Text —
The link (1999) IEEE 802.11-1999: Wireless LAN Medium Access Control (MAC) and Physical Layer (PHY) Specifications. http://standards.ieee.org/getieee802/download/802.11-1999.pdf is 404. Can someone find an alternate source? —Preceding unsigned comment added by Gibbocool (talkcontribs) 04:25, 29 October 2008 (UTC)

Layers included in encryption

Why doesn't the article tell us which layer the encryption occurs on? What fields in the frame are in plaintext and which are encrypted? Rocketman768 (talk) 19:04, 10 October 2008 (UTC)

Big piece missing in atricle about mode of operations

http://www.cisco.com/en/US/tech/tk722/tk809/technologies_tech_note09186a0080094581.shtml You can choose Open, Shared Key, or both of these options in order to set the authentications that the AP will recognize.

   *
     Open (RECOMMENDED)—This default setting allows any device, regardless of its WEP keys, to authenticate and attempt to associate.
   *
     Shared Key—This setting tells the AP to send a plain-text, shared key query to any device that attempts to associate with the AP.
     Note: This query can leave the AP open to a known-text attack from intruders. Therefore, this setting is not as secure as the Open setting.

this has security implications and should be discussed.



Done. Requesting folks here to review the addition. Am new to Wikipedia editing, so do look at the formatting.

K.C.Rao, Team Lead, WLAN driver technology 07:11, 7 September 2007 (UTC)

Protection against casual snooping

Not sure how this works. I don't know how to contact Matt. However, I came to this page to learn about how to use WEP, since all my WAPs were purcached before 2003, and I don't yet have the budget for new ones. Even though is isn't 100%, you make it sound like WEP doesn't do any good just because some people can break it. Anyone can break a window, but I still lock my doors, and no one has ever broken it. My neighbors have used my WiFi, but don't know how to crack WEP. Therefore it is still useful. I feel that is information that should be included on this page if it is to be useful to everyone who visits it. Thanks. Paul paulshanks-info3286@mailblocks.com

Doesn't the sentence, "despite the inherent weaknesses, WEP provides a bare minimal level of security that can deter casual snooping." cover this point? — Matt Crypto 23:48, 1 October 2005 (UTC)

Given entries —
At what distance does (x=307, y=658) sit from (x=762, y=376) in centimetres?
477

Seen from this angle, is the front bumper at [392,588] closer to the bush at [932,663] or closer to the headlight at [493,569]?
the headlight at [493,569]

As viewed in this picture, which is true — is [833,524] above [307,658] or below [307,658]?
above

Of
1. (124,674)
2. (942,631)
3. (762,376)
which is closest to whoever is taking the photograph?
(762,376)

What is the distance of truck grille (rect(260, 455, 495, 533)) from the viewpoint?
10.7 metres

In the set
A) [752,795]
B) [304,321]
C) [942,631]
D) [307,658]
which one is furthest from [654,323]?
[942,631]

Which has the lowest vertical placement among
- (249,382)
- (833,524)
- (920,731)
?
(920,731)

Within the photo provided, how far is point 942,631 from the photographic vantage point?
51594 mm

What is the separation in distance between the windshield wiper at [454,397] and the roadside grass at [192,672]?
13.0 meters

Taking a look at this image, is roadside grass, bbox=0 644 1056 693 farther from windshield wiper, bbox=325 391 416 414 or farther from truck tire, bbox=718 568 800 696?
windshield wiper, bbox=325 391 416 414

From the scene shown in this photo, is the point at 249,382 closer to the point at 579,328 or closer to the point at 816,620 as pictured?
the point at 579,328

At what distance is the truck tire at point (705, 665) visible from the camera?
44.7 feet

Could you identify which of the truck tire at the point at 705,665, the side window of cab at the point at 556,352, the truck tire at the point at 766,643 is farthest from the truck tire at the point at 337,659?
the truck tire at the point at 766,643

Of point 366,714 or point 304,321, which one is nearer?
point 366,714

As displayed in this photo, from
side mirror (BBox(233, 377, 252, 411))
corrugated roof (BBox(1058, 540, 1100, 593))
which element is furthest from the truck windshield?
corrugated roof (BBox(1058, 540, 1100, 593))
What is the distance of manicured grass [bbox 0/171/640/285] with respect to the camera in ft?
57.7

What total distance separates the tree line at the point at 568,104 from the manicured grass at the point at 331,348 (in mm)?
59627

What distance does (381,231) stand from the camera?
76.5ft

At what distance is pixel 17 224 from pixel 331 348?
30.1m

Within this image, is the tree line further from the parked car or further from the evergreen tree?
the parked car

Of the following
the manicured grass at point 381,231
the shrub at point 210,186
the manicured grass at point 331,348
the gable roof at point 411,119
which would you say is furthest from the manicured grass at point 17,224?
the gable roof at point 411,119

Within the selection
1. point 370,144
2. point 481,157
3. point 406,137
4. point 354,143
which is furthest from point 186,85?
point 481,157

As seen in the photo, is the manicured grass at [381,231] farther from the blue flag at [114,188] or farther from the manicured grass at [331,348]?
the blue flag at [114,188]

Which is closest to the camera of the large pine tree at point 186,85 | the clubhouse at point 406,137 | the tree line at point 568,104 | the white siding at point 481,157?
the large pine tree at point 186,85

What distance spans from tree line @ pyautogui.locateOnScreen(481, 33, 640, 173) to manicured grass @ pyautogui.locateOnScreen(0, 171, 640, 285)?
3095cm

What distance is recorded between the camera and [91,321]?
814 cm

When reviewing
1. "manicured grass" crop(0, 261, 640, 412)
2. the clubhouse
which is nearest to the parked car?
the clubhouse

Tasks and exercises —
a: In the discussion about WEP, what does the Open setting allow?
b: In two sentences, what does the discussion about WEP cover?
c: Can you carry on the discussion about WEP from where it stops?

Task answers —
a: It allows any device, regardless of its WEP keys, to authenticate and attempt to associate.

b: Contributors report a dead link to the IEEE 802.11-1999 specification, ask which layer the encryption occurs on, and raise the Open and Shared Key authentication settings, noting that the Shared Key query can leave the access point open to a known-text attack. One reader argues that WEP is still useful even though some people can break it, and another replies by quoting a sentence stating that WEP provides a bare minimal level of security that can deter casual snooping.

c:
Good point. I think I read that line incorrectly. Paul
Or, you read it as any average person would read it. The entire article talks about WEP factually, but then adds spin to every interpretation to support the authors' views. This article serves as a fine example of Wikipedia being "the encyclopedia that Slashdot built." —Preceding unsigned comment added by 141.211.231.231 (talkcontribs)

Avid user who has not yet signed up: Surely the line "more information is needed here on 256-but WEP encryption" justifies an incompltele/high standard notice to be placed, as the article is incomplete? —Preceding unsigned comment added by 84.13.55.103 (talkcontribs)

I added some more info and took out the note. --agr 21:44, 13 November 2005 (UTC)

does IPSec protect against WEP password attacks?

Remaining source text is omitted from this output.